[Stored data]
-*-
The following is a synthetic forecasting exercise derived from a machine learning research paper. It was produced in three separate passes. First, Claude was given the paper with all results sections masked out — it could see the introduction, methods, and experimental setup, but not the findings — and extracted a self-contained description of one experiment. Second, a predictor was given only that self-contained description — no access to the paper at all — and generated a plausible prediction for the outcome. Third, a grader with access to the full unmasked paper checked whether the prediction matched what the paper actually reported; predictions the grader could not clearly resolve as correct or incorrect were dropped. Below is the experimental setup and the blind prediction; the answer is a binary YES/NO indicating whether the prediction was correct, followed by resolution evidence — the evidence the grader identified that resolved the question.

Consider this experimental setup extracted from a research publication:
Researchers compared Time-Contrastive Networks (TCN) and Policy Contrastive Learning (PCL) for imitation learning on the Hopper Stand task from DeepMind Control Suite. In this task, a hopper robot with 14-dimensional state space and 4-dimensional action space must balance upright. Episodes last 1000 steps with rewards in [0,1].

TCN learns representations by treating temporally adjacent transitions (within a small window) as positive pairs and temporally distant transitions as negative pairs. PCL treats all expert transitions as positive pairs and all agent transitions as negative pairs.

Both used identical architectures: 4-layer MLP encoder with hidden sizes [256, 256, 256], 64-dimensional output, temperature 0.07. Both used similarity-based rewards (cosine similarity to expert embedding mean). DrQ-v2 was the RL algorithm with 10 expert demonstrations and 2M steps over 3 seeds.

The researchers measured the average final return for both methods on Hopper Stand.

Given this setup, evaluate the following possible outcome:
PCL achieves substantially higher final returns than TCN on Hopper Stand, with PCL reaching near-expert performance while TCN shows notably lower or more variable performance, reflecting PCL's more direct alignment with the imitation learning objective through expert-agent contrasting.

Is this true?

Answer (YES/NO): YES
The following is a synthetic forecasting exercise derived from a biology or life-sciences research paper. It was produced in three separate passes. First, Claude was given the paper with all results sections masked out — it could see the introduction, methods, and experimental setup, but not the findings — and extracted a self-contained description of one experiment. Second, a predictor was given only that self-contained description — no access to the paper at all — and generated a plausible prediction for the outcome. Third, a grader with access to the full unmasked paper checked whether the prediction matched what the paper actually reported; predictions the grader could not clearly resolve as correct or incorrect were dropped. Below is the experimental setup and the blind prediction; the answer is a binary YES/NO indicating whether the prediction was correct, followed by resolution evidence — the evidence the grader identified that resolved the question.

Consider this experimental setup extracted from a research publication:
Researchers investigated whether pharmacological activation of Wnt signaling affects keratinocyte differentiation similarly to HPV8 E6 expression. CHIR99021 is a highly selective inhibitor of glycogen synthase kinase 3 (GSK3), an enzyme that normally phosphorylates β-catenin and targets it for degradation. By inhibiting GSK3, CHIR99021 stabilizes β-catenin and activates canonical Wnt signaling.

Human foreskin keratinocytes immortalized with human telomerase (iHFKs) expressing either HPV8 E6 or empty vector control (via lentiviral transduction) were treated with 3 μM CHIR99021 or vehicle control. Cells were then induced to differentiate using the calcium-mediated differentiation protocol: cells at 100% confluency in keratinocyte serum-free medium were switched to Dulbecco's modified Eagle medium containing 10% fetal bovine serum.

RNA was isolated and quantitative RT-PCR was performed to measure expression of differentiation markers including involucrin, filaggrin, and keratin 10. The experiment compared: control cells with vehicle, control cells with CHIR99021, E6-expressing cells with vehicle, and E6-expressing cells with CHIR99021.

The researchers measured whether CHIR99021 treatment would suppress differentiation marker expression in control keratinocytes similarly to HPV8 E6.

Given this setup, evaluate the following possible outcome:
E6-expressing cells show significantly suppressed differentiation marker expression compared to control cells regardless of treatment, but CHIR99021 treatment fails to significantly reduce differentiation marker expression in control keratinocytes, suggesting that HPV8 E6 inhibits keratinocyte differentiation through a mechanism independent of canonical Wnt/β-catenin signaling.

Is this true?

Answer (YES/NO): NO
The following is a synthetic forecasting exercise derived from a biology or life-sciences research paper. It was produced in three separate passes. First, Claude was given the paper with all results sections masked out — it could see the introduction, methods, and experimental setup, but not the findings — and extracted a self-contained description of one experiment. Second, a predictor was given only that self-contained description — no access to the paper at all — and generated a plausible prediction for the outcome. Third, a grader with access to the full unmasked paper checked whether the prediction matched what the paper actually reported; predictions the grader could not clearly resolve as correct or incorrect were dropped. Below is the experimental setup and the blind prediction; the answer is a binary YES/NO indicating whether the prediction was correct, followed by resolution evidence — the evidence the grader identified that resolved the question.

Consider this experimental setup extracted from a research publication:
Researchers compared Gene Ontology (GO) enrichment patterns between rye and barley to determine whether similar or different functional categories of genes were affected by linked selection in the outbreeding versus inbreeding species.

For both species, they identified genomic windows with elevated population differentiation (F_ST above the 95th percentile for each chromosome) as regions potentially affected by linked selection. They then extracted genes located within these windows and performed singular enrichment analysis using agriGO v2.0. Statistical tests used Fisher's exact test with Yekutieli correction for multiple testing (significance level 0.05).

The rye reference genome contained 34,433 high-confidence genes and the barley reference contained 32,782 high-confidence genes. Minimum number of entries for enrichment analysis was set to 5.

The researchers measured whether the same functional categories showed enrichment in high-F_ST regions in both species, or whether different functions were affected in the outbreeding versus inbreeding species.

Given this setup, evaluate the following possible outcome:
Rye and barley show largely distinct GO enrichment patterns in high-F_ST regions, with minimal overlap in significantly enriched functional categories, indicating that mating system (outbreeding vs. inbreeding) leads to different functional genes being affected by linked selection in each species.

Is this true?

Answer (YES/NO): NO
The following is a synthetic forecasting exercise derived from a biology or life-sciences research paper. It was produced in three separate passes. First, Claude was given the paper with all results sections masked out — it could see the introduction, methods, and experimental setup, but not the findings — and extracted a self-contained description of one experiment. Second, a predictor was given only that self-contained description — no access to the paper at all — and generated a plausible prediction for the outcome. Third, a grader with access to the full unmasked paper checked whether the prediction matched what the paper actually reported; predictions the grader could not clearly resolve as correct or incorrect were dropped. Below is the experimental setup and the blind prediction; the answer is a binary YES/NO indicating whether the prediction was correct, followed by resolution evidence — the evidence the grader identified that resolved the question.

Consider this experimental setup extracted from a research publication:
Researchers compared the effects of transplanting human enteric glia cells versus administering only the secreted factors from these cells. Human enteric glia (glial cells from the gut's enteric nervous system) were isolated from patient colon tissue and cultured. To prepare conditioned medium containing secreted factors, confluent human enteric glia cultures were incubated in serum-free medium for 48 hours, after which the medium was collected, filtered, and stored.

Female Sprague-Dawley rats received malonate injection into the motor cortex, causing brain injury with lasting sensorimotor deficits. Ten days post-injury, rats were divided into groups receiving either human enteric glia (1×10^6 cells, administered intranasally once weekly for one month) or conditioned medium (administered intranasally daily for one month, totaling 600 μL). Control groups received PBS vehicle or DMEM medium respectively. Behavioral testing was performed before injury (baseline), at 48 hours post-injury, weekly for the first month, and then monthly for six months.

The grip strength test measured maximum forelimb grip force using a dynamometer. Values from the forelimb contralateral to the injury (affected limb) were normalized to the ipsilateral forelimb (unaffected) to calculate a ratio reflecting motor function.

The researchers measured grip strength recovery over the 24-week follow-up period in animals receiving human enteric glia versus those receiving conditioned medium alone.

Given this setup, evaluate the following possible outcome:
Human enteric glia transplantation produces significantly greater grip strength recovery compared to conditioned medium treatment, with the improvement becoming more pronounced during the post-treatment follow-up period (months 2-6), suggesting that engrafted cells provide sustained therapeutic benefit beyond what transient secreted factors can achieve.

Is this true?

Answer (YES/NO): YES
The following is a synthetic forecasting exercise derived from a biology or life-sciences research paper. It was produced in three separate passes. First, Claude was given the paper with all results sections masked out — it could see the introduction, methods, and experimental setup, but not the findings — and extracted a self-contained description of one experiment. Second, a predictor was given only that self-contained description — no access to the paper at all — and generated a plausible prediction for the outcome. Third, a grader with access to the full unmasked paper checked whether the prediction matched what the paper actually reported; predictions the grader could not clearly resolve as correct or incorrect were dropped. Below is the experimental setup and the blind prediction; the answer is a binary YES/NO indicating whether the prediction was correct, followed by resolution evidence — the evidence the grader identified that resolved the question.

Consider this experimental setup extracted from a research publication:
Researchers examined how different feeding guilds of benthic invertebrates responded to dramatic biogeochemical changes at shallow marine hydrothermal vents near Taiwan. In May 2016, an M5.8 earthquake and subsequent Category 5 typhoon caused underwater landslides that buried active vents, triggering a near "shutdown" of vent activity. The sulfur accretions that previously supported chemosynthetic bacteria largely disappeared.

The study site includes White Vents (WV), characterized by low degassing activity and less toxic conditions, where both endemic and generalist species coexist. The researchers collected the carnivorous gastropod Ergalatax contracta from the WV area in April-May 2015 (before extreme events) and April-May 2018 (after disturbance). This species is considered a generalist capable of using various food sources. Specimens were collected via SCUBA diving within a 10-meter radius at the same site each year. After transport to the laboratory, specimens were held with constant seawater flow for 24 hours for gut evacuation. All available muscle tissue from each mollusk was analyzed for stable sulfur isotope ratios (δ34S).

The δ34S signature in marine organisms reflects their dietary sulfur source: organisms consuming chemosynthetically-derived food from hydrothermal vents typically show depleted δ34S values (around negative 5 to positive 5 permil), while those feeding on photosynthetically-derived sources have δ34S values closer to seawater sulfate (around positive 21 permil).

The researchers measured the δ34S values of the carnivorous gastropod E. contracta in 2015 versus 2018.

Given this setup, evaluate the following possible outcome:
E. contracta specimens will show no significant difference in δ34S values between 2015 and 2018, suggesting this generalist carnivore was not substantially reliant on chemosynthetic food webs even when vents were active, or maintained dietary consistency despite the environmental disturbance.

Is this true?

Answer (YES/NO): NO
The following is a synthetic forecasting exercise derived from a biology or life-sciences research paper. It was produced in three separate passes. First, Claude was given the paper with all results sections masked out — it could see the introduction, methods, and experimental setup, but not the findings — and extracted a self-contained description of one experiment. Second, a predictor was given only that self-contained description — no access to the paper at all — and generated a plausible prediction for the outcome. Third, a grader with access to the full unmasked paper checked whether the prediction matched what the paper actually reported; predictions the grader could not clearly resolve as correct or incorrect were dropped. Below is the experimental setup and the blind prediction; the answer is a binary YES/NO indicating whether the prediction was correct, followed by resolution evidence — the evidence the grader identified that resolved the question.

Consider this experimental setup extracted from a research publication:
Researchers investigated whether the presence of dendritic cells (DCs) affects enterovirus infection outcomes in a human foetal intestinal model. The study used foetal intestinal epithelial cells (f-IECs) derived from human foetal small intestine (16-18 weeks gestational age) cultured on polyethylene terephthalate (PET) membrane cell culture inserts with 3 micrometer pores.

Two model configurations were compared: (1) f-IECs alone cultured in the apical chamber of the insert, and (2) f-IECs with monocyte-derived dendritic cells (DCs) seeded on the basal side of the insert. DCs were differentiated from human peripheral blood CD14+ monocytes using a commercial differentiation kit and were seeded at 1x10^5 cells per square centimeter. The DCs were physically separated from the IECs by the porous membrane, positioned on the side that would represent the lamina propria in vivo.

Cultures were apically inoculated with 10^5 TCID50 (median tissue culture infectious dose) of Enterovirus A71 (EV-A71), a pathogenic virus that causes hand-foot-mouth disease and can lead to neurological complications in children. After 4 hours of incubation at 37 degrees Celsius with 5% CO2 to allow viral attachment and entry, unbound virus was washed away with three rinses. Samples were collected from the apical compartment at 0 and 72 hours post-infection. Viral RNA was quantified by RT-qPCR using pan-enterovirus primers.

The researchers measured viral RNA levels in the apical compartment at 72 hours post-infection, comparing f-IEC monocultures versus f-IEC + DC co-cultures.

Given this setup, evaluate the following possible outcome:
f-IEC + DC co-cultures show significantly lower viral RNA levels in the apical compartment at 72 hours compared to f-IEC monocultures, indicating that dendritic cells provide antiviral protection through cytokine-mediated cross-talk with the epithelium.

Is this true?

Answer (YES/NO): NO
-*-
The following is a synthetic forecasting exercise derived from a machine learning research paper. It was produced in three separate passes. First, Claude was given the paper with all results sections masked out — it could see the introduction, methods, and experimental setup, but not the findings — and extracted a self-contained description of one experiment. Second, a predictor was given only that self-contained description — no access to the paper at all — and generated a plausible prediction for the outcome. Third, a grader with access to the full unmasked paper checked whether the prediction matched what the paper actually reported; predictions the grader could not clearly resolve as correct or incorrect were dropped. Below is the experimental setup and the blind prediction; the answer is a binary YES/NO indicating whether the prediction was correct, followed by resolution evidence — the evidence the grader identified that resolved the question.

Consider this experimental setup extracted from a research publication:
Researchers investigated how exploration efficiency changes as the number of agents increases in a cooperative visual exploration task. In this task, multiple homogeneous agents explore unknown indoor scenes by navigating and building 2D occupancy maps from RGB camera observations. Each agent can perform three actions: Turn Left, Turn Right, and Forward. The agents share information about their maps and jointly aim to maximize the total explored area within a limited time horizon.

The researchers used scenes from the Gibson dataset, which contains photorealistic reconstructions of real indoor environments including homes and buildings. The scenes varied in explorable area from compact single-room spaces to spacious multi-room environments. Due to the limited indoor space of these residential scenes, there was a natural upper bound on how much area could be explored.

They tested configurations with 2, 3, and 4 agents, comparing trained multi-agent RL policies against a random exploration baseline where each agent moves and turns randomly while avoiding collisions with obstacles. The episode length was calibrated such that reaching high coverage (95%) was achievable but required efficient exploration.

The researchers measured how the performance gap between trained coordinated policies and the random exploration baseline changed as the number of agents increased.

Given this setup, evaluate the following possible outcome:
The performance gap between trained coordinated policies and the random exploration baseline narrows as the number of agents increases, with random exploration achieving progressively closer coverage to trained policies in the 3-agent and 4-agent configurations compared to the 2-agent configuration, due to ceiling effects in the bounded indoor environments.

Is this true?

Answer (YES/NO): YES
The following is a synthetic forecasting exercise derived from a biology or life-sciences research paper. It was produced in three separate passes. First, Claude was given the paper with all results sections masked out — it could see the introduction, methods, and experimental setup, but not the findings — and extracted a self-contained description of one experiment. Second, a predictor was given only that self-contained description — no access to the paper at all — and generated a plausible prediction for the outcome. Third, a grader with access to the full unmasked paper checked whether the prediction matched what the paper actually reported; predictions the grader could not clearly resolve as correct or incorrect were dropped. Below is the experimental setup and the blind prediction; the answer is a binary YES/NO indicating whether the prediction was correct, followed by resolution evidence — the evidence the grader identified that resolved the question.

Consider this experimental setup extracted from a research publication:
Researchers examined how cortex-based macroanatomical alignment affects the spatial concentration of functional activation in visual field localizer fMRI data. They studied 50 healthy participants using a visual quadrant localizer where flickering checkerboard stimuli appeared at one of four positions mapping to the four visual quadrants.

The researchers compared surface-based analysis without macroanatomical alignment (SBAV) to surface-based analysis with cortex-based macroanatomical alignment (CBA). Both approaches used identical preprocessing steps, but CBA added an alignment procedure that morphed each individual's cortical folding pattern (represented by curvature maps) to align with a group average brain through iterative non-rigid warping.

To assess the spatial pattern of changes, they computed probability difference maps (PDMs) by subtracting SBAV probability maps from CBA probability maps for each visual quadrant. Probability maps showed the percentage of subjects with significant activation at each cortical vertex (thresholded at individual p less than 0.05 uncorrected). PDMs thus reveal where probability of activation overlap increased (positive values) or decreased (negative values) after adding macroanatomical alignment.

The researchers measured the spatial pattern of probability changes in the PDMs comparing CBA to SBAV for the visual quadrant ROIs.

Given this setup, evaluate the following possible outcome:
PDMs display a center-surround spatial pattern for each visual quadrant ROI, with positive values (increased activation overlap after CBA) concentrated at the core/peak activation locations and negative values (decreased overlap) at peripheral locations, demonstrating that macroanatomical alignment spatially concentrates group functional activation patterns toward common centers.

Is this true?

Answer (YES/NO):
-*-
_TRY IT:_
Please go through the data above and copy each line containing the word "task".

_PROBLEM SOLUTION:_
Researchers compared Time-Contrastive Networks (TCN) and Policy Contrastive Learning (PCL) for imitation learning on the Hopper Stand task from DeepMind Control Suite. In this task, a hopper robot with 14-dimensional state space and 4-dimensional action space must balance upright. Episodes last 1000 steps with rewards in [0,1].
Researchers investigated how exploration efficiency changes as the number of agents increases in a cooperative visual exploration task. In this task, multiple homogeneous agents explore unknown indoor scenes by navigating and building 2D occupancy maps from RGB camera observations. Each agent can perform three actions: Turn Left, Turn Right, and Forward. The agents share information about their maps and jointly aim to maximize the total explored area within a limited time horizon.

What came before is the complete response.